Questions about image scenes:
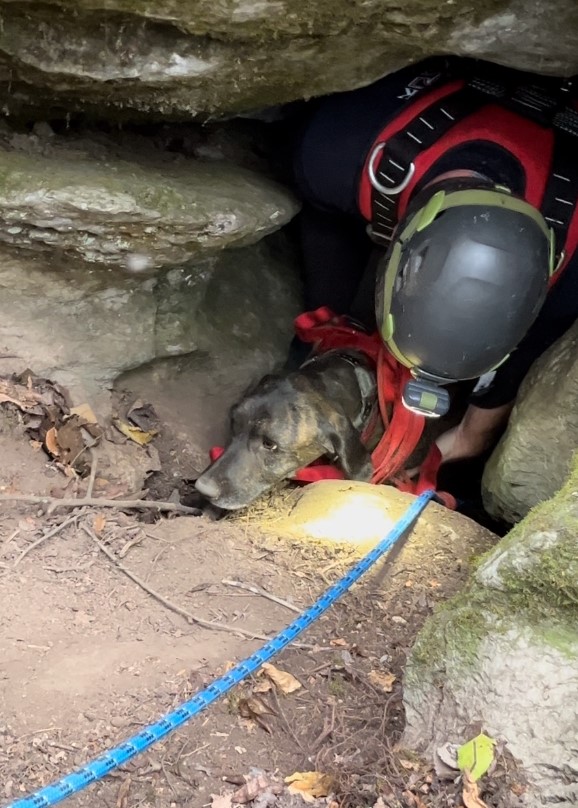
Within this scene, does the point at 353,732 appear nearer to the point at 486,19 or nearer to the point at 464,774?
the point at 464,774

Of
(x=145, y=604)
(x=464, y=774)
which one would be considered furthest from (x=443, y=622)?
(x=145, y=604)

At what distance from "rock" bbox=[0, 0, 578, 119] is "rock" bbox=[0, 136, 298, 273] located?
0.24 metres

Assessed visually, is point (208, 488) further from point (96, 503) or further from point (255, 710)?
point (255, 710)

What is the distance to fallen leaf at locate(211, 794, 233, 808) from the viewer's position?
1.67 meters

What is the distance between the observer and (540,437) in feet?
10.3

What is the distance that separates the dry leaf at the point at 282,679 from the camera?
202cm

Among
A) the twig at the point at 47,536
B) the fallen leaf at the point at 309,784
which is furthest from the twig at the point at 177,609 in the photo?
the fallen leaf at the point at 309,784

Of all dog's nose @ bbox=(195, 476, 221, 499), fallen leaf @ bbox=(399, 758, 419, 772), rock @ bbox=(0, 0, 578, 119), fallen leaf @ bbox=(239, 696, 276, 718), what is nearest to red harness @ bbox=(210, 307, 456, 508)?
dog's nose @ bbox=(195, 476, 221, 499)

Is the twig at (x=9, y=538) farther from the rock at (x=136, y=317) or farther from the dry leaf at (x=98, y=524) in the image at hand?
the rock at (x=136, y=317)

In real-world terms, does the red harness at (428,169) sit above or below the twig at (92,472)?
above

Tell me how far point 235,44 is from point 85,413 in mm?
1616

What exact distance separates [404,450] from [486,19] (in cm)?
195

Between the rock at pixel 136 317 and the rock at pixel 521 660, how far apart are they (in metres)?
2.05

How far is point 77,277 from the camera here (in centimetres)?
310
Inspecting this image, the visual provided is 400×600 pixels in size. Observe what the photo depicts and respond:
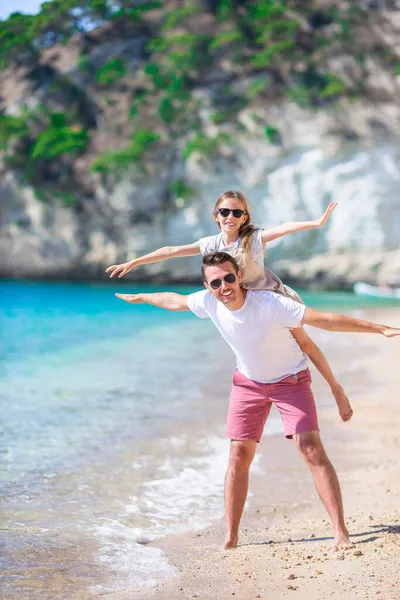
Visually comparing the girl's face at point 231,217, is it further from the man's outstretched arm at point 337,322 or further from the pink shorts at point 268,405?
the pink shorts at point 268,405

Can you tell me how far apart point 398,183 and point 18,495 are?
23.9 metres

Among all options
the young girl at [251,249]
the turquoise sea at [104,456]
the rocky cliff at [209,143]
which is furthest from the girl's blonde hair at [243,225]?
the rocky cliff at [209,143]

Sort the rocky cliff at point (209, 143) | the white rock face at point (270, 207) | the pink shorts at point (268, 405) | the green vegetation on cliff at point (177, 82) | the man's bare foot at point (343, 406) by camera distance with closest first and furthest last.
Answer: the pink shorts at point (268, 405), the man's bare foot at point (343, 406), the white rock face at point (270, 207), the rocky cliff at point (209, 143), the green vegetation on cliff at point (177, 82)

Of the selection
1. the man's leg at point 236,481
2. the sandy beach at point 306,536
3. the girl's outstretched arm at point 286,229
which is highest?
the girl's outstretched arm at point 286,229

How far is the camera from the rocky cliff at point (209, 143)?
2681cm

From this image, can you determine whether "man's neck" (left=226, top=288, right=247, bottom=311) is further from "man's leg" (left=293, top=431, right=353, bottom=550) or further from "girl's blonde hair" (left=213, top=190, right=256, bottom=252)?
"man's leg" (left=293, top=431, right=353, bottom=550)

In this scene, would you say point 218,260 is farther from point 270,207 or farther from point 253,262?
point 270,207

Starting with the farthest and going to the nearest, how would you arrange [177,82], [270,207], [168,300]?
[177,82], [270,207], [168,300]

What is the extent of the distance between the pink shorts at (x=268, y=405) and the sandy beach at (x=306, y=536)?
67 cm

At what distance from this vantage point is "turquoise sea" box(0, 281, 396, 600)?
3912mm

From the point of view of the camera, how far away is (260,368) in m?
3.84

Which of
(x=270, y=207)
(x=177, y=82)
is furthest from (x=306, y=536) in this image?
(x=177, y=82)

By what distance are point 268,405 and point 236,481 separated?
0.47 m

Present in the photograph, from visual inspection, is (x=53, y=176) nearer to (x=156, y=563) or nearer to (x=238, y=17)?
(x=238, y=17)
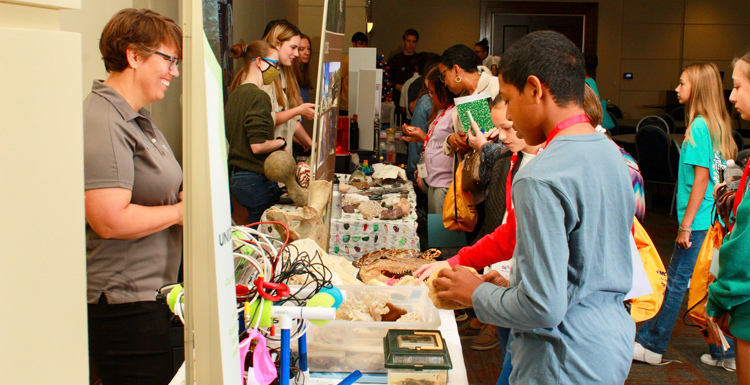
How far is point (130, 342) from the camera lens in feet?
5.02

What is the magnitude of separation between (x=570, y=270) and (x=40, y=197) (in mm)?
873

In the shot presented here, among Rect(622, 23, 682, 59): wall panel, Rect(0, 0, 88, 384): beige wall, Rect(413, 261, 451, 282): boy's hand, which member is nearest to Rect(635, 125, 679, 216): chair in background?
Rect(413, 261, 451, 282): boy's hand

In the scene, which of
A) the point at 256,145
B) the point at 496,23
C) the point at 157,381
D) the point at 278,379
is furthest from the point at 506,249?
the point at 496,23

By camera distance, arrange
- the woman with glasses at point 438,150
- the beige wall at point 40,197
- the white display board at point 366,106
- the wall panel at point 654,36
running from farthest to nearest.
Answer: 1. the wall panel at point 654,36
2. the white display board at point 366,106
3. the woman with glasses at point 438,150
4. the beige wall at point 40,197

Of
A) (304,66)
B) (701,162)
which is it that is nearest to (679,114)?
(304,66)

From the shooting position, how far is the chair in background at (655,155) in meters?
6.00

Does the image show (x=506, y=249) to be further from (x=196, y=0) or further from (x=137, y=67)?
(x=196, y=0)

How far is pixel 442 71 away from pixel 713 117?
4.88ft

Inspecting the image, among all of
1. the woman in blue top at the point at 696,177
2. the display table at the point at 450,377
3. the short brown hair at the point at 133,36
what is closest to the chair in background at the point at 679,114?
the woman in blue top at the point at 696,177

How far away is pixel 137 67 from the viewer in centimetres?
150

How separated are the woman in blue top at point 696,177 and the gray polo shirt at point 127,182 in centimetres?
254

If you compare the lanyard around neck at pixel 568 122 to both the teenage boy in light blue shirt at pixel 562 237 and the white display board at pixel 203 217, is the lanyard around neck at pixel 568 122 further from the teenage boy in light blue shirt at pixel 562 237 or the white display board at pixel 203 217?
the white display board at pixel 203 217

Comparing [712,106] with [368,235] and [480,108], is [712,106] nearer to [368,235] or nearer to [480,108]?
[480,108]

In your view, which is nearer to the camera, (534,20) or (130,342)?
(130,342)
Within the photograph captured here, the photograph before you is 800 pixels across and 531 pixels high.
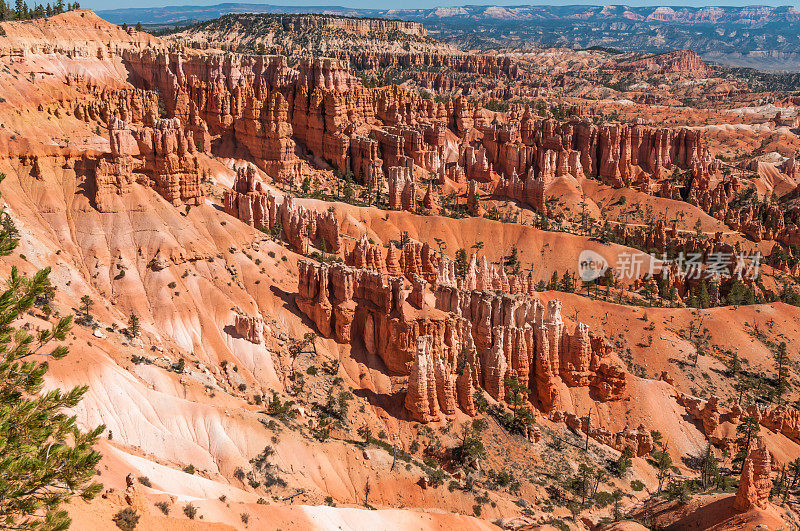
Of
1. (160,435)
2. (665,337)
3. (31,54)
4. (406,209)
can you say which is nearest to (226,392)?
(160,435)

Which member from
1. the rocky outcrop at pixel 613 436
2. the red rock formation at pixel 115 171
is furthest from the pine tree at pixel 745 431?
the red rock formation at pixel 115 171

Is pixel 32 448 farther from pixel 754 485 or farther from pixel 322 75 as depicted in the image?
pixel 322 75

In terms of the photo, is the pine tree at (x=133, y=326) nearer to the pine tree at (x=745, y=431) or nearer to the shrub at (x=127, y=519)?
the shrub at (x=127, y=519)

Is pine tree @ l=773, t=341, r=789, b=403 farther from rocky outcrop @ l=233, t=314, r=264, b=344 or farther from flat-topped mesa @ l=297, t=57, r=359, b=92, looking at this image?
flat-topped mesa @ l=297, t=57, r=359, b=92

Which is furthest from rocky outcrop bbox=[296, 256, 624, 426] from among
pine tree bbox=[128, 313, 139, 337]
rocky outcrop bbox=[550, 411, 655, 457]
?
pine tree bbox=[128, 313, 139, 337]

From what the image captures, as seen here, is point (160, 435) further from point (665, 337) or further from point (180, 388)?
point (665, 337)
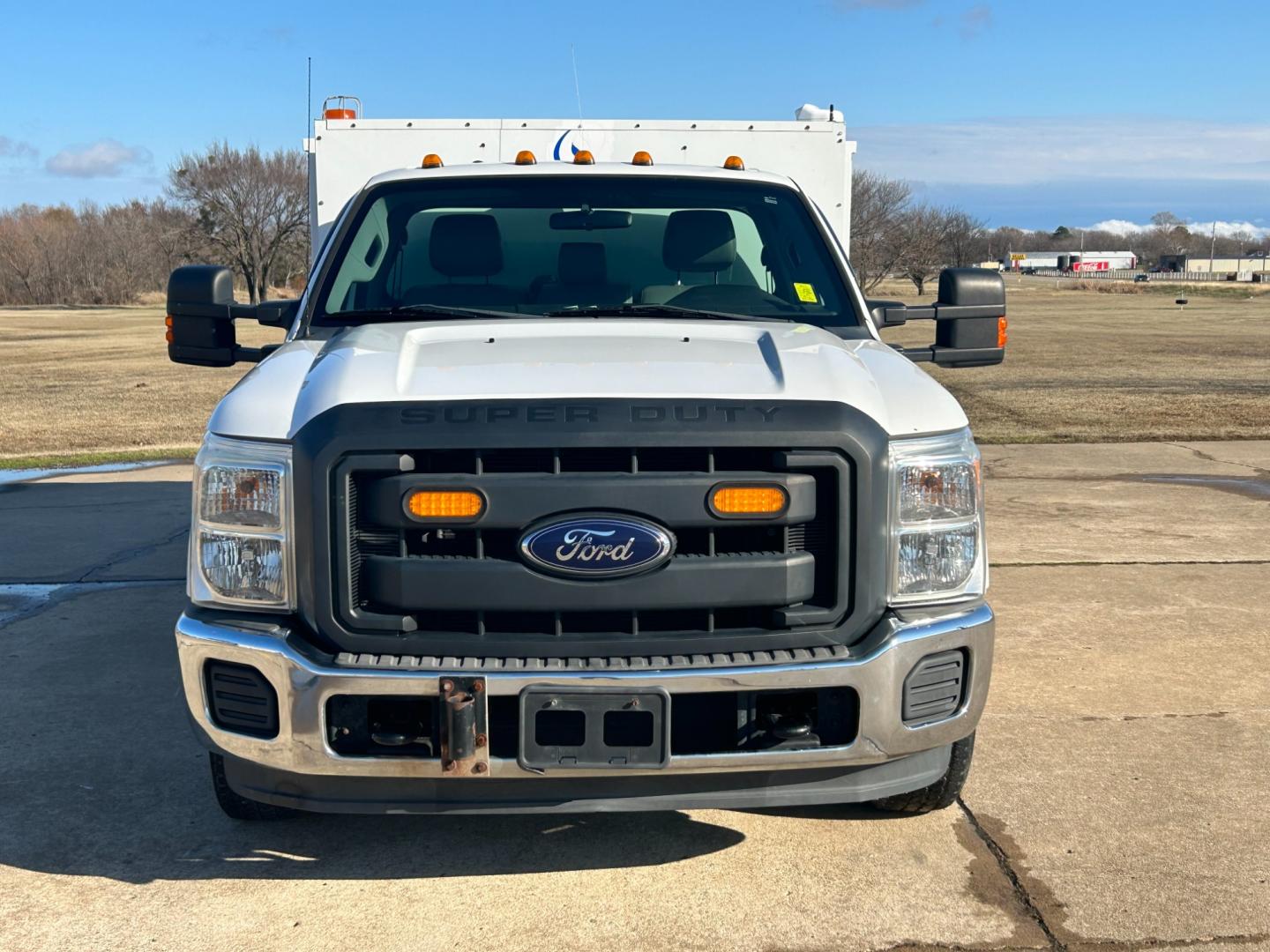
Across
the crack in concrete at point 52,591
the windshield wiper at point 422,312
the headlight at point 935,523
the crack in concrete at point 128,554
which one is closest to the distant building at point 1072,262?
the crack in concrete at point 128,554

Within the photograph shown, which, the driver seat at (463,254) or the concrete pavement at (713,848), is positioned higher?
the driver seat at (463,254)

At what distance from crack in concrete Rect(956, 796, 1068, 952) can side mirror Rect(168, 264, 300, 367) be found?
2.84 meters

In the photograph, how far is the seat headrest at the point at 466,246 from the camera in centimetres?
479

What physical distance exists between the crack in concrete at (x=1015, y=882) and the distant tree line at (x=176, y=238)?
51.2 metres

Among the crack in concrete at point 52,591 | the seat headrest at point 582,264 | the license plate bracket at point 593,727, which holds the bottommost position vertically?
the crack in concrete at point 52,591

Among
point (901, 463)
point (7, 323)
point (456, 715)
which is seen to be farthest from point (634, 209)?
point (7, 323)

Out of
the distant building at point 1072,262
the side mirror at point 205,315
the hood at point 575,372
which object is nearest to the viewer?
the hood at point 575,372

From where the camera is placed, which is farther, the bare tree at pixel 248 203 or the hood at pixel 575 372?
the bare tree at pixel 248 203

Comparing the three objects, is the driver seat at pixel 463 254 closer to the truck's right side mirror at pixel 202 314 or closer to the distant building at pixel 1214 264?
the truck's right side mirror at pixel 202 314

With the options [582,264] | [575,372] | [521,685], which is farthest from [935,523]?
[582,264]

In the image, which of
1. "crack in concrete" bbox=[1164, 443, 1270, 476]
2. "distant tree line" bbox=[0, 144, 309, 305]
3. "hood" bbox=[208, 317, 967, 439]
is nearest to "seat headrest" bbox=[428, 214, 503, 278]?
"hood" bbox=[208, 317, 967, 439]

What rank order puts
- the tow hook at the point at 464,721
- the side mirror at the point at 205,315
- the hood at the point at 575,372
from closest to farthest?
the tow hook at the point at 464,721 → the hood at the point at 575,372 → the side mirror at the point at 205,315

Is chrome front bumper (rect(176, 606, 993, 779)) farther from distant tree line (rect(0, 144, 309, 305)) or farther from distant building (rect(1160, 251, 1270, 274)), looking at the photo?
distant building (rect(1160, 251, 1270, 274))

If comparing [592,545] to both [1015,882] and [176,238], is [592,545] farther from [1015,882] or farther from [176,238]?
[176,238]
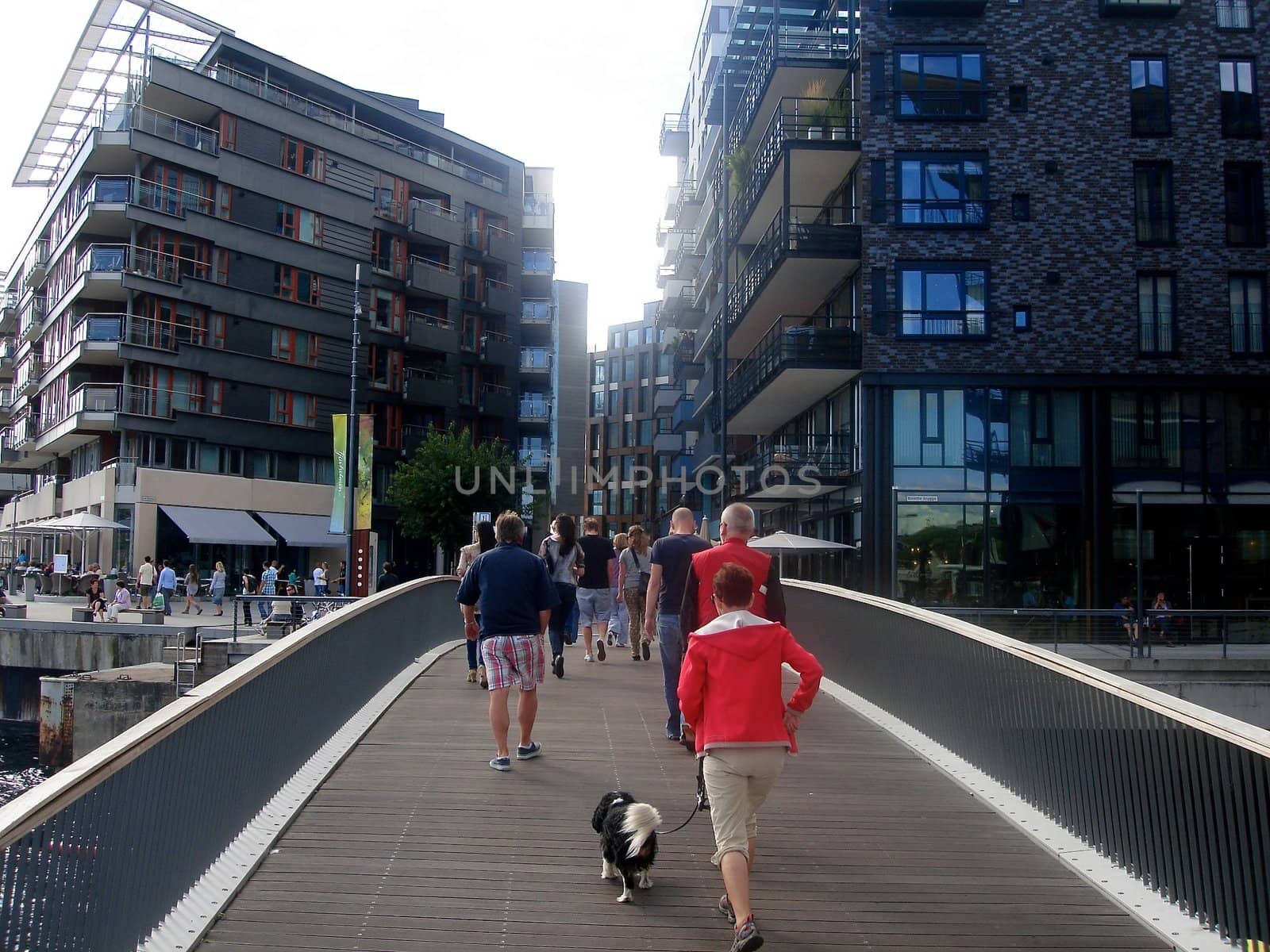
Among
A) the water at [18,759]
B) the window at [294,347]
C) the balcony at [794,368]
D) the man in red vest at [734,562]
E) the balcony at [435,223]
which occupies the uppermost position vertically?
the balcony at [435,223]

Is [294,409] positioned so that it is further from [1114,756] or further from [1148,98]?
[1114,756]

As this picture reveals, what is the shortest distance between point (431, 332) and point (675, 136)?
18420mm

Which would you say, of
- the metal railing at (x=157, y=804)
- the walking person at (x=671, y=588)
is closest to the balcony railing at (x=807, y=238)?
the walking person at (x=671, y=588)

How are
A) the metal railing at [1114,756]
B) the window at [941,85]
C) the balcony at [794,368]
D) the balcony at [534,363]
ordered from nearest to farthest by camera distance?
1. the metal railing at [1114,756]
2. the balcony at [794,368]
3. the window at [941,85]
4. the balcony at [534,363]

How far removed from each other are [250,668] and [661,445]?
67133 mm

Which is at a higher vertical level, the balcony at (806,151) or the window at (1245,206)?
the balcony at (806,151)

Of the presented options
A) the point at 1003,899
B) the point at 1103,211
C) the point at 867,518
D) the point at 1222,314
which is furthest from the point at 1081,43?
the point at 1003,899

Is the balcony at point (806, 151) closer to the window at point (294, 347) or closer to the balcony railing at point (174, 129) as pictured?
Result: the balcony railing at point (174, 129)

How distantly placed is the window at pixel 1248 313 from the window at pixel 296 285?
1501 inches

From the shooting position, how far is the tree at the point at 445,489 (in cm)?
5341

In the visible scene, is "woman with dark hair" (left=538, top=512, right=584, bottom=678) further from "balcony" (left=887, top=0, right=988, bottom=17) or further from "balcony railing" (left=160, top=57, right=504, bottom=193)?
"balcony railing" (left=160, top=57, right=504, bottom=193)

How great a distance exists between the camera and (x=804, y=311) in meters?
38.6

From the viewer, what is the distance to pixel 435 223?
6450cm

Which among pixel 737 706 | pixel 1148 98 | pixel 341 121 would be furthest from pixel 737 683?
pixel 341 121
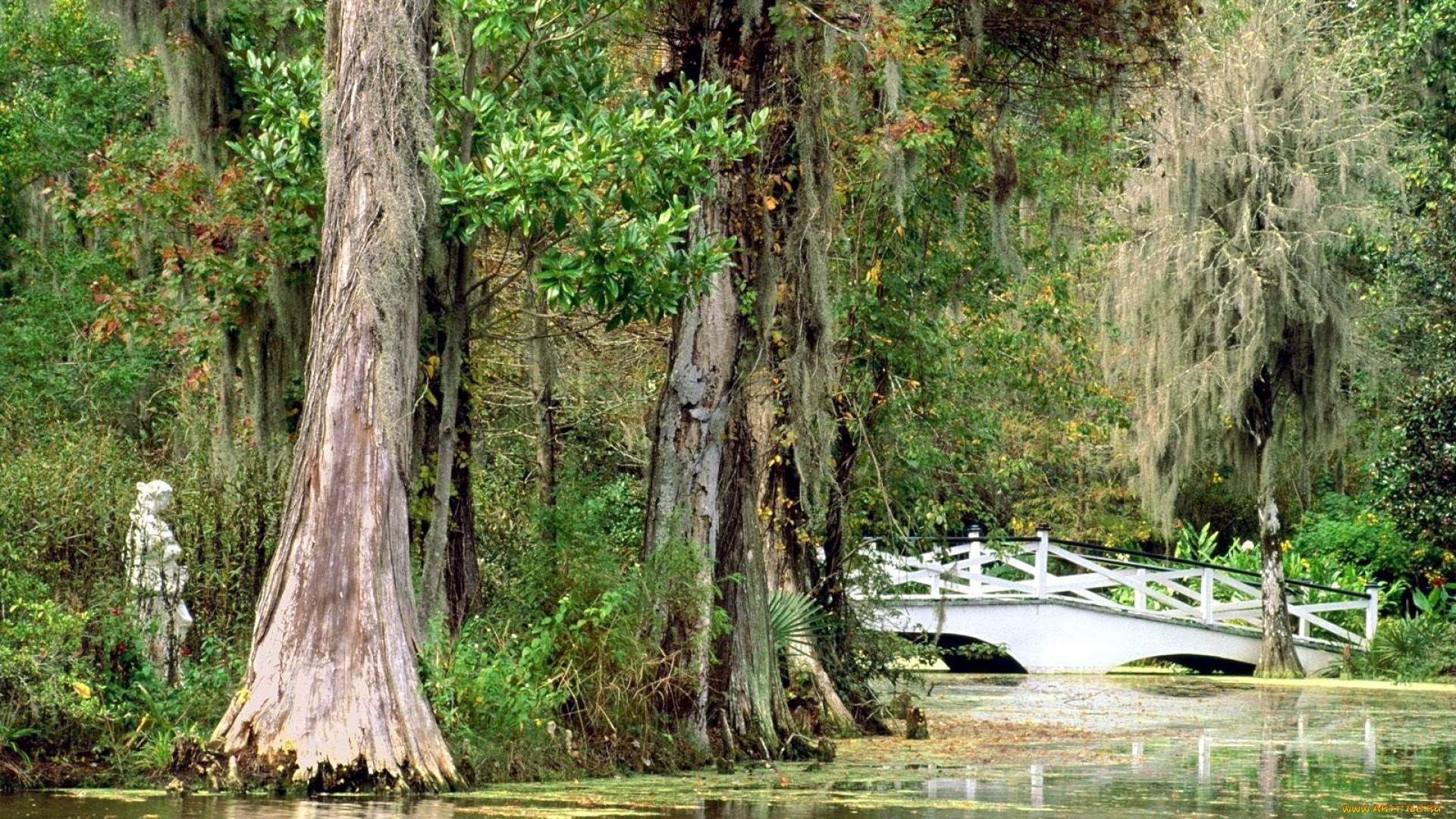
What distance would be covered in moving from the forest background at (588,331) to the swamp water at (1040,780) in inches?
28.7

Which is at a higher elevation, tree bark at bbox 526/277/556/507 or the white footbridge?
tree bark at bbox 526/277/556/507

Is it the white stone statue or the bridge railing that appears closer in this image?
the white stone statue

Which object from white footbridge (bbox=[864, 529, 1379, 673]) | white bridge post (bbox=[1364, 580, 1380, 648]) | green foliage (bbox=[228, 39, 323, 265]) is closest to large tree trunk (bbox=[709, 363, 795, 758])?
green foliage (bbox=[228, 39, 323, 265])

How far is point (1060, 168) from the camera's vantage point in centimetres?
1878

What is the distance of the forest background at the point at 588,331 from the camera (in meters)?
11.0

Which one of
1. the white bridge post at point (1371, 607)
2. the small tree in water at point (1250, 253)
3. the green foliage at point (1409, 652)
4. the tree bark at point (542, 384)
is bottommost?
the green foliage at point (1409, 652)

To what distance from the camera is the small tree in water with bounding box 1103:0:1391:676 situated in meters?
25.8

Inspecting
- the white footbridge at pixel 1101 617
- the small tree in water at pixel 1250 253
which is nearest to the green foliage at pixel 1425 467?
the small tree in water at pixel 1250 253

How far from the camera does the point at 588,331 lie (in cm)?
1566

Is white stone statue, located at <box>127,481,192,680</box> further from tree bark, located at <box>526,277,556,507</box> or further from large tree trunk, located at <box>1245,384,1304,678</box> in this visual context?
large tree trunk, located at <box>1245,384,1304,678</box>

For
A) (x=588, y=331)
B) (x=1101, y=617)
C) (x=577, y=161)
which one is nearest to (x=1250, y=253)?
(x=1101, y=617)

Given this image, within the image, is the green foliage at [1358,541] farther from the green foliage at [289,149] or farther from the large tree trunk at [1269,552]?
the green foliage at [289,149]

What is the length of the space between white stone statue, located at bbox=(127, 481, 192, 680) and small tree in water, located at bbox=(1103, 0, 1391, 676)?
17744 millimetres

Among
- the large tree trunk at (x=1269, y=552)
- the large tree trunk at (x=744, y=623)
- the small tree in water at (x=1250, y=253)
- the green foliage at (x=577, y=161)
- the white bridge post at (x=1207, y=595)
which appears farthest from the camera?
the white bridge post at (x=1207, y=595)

SHORT TASK: Copy out the rows from the line containing "Can you tell" through the line containing "Answer: the pink", reproducing each line without changes.

THE RESPONSE:
Can you tell me how far apart point 398,183 and point 18,495 are?
23.9 metres

Among all options
the young girl at [251,249]
the turquoise sea at [104,456]
the rocky cliff at [209,143]
which is furthest from the girl's blonde hair at [243,225]?
the rocky cliff at [209,143]

Sort the rocky cliff at point (209, 143) | the white rock face at point (270, 207) | the pink shorts at point (268, 405) | the green vegetation on cliff at point (177, 82) | the man's bare foot at point (343, 406) by camera distance with closest first and furthest last.
Answer: the pink shorts at point (268, 405), the man's bare foot at point (343, 406), the white rock face at point (270, 207), the rocky cliff at point (209, 143), the green vegetation on cliff at point (177, 82)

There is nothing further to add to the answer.